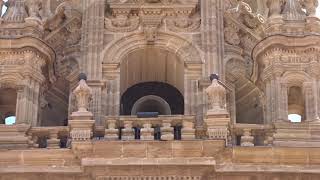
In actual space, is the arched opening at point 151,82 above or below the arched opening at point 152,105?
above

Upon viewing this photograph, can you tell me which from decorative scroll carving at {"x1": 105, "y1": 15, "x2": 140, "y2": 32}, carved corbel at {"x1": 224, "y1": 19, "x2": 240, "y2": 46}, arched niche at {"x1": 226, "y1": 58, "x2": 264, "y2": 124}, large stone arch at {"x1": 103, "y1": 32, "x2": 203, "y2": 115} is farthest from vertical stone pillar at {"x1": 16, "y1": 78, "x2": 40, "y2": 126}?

========================

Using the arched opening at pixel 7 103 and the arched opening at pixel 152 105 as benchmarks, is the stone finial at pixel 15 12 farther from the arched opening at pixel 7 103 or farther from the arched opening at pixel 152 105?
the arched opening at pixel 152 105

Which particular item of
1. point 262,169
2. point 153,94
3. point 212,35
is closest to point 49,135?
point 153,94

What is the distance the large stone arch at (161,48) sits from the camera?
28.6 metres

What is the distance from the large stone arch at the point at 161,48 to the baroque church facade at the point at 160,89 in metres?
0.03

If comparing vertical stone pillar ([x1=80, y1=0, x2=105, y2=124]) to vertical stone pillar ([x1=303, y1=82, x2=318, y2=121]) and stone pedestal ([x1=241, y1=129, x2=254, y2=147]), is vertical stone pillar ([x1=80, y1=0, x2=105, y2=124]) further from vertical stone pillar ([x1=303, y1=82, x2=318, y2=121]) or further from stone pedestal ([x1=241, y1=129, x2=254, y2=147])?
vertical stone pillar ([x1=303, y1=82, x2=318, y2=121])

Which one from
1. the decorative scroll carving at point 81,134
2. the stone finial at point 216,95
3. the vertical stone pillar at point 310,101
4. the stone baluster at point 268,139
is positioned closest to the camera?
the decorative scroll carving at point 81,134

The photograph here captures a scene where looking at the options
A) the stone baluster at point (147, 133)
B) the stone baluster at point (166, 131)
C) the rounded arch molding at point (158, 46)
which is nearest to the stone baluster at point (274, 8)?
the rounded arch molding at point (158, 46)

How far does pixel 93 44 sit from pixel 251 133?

========================

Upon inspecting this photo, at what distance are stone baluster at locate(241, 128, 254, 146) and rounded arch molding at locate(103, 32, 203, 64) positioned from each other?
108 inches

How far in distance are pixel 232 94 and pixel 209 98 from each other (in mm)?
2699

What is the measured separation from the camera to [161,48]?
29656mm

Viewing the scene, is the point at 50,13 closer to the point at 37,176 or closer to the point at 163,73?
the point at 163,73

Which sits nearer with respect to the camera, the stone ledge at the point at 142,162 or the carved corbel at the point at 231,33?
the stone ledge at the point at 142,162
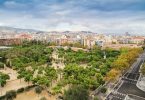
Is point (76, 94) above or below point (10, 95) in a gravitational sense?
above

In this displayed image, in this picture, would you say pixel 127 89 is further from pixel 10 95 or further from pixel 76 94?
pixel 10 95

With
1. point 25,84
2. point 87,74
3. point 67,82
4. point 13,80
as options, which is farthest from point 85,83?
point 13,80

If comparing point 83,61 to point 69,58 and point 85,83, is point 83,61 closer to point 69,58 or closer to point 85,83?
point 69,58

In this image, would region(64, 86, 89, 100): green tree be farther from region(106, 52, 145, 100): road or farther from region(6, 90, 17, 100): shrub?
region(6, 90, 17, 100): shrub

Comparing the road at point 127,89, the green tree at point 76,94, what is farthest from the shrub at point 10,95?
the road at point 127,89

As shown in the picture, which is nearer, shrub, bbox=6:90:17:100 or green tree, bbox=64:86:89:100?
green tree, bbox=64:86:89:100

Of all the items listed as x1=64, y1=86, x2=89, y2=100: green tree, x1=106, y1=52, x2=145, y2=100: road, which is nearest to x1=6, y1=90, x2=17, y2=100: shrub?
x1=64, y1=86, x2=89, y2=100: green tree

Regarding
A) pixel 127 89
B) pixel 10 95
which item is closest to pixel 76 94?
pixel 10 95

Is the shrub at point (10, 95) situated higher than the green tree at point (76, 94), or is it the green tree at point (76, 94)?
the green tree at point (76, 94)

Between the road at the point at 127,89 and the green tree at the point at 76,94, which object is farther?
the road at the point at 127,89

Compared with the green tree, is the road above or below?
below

========================

Please rewrite the part of the records that opens with the line containing "In actual space, is" and closes with the line containing "Upon viewing this", putting "archway" in place of "arched opening" and leaving everything else unchanged.

__The output__.
In actual space, is the archway at point 151,82 above or below the archway at point 152,105?
above

Upon viewing this photograph, can you tell me which from decorative scroll carving at {"x1": 105, "y1": 15, "x2": 140, "y2": 32}, carved corbel at {"x1": 224, "y1": 19, "x2": 240, "y2": 46}, arched niche at {"x1": 226, "y1": 58, "x2": 264, "y2": 124}, large stone arch at {"x1": 103, "y1": 32, "x2": 203, "y2": 115} is farthest from vertical stone pillar at {"x1": 16, "y1": 78, "x2": 40, "y2": 126}?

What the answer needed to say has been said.